Next we examined variation among RNA-seq replicates by looking at how dispersion about the median FPKM depends on median gene expression for each method (Fig. 4b). In general, genes with low expression levels exhibited greater variation, and the degree of variability was gene dependent. But as expression level increased, the amount of variation decreased, presumably because genes with high expression are also those that are expressed stably. Low-expression genes that were reliably detected with low variation among replicates were only found in bulk RNA-seq and synthetic ensemble data sets. Interestingly, despite the uniform behavior of ERCC spike-ins (Supplementary Fig. 6b), inter-replicate variation among individual C1 single-cell data sets appeared to monotonically decrease with gene expression level; that is, low-expression genes always had a high intersample variation. This was not seen in the other single-cell methods and is perhaps attributable to the sequencing depth of these samples. In general, the microfluidic single-cell data had a more well-defined relationship, with less scatter, between expression level and variation than the single cells measured in tubes.

Nanoliter sample preparation improves RNA-seq sensitivity

We constructed saturation curves for each preparation method by subsampling the raw reads from each library and determining the number of genes detected (Fig. 5). The number of genes detected with confidence (FPKM > 1) approached saturation at roughly 2 million reads for all methods; in fact, the majority of genes were detected within the first 500,000 reads—and for most methods, >90% of all genes detected at 30 million reads were already detected at a sequencing depth of 2 million (Supplementary Fig. 7a). There was a large difference in the sensitivity of each method, with a wide range of saturation points. The synthetic ensemble experiment matched the bulk experiment generated with the same method (SMARTer): both reached saturation at 2 million sequenced reads at almost identical rates.
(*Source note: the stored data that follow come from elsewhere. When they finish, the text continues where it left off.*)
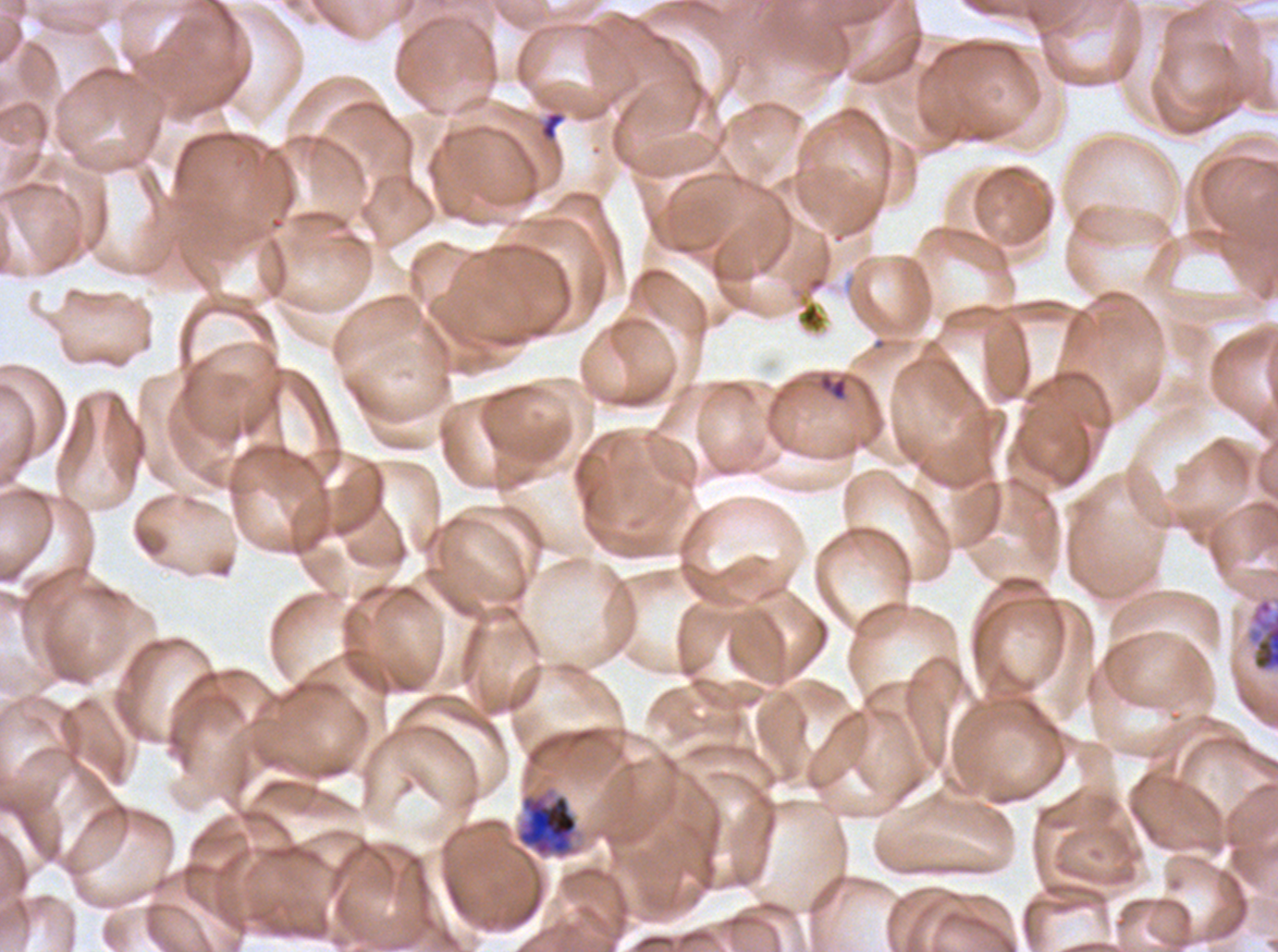
Approximate bounding boxes as [x1, y1, x2, y2] in pixels. Debris locations: [538, 110, 567, 142]. Ring locations: [818, 374, 848, 401]. Early schizont locations: [1247, 597, 1277, 673], [515, 787, 579, 860]. One sub-image of a larger composite. Thin blood smear. Image is 1278×952 pixels. Life-cycle stages observed: ring, early schizont. Ex-vivo P. falciparum culture from a patient in The Gambia, grown for 24 to 48 hours. Giemsa stain.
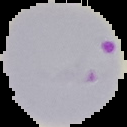 Image is 127×127 pixels. From a thin blood smear. Malaria status: parasitized. The area outside the segmented cell region is set to black.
Mark where leukocytes are.
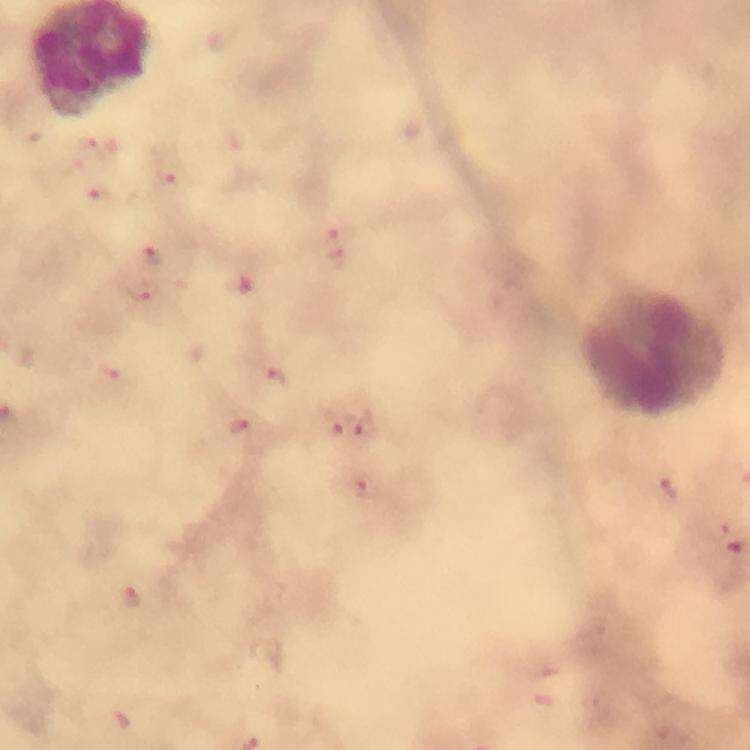
Approximate centers as {x, y} in pixels.
Leukocytes: {651, 351}.

Plasmodium parasite locations: {94, 144}, {174, 173}, {100, 199}, {342, 231}, {153, 255}, {337, 257}, {242, 284}, {144, 292}, {275, 376}, {112, 379}, {336, 423}, {241, 425}, {364, 425}, {668, 486}, {363, 487}, {132, 597}, {124, 722}. Thick blood film. 100x magnification. Image is 750×750 pixels. Cropped region of a single field of view. From a diagnostic examination for malaria. Photographed with a smartphone mounted on the microscope. Immersion oil applied. Giemsa stain.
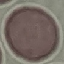

Summary:
  - Malaria status: uninfected
  - Stain: Giemsa
  - Preparation: thin smear
  - Image type: automatically extracted cell patch, resized to 64 × 64 pixels
  - Capture: smartphone camera at the microscope eyepiece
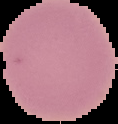

Summary:
  - Result: negative for Plasmodium parasites
  - Image type: segmented cell region on a black background
  - Preparation: thin blood smear
  - Image size: 118×124 pixels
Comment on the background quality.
This again suggests that there is less bias when performing cDNA synthesis in smaller reaction volumes. With less bias, low-abundance transcripts have better representation at lower sequencing depths, and the overall assay sensitivity thus improves. Further confirming this hypothesis is the observation that for individual transcriptomes generated using the microfluidic platform, the average number of genes detected at any sequencing depth is higher than with any other single-cell method (Fig. 5 and Supplementary Figs. 1 and 7).

Figure 5.

Figure 5

Saturation curves for the different sample preparation methods. Each point on the curve was generated by randomly selecting a number of raw reads from each sample library and then using the same alignment pipeline to call genes with mean FPKM >1. Each point represents four replicate subsamplings. Error bars, standard error.

DISCUSSION

We used microfluidic automation to quantitatively compare the accuracy and precision of single-cell RNA-seq to qPCR. Using two distinct methods, each of which has different biases and sources of error, enabled us to estimate the absolute accuracy of single-cell gene expression. Our study shows that single-cell RNA-seq can generate results that are quantitatively comparable to qPCR, in particular when sample preparation is done in nanoliter-scale reaction volumes, as in a microfluidic device. Bias that is typically introduced during sample preparation is reduced, and correlation further improves. It is not yet clear whether this bias is a fundamental limitation of microliter-volume amplification schemes or whether with further optimization, these approaches will also be able to yield fully accurate transcriptome measurements. We expect that the availability of low-bias, high-throughput single-cell RNA-seq will make studies of primary tissue involving diverse subsets of cell types and hundreds or thousands of individual cells routine.

ONLINE METHODS

Cell growth and sorting

HCT116 is a human colon cancer cell line and can be obtained from the American Tissue-type Culture Collection (ATCC; CCL-247). HCT116 cells were maintained in RPMI-1640 medium, supplemented with 10% heat-inactivated fetal bovine serum, 2 mM L-glutamine, 120 μg/ml penicillin, 100 μg/ml streptomycin, 20 mM HEPES and 1 mM sodium pyruvate. Cells were authenticated by HLA typing and were confirmed negative for Mycoplasma contamination using PCR. Cells for single-cell qPCR assays using the Fluidigm Biomark were sorted into wells of 96-well plates containing 5 μl 2× Cells Direct (Invitrogen, Life Technologies) plus 0.4 units/μl Superase In (Ambion, Life Technologies) and pre-amplified with pooled TaqMan probes (AB, Life Technologies) as previously described1. For cDNA synthesis, single HCT116 cells were sorted into the wells of 96-well plates (ABgene PCR plates, Thermo Scientific) containing 5 μl nuclease-free water (IDT) and 0.4 units/μl Superase In (Ambion, Life Technologies). The sealed plates were stored frozen at −80 °C.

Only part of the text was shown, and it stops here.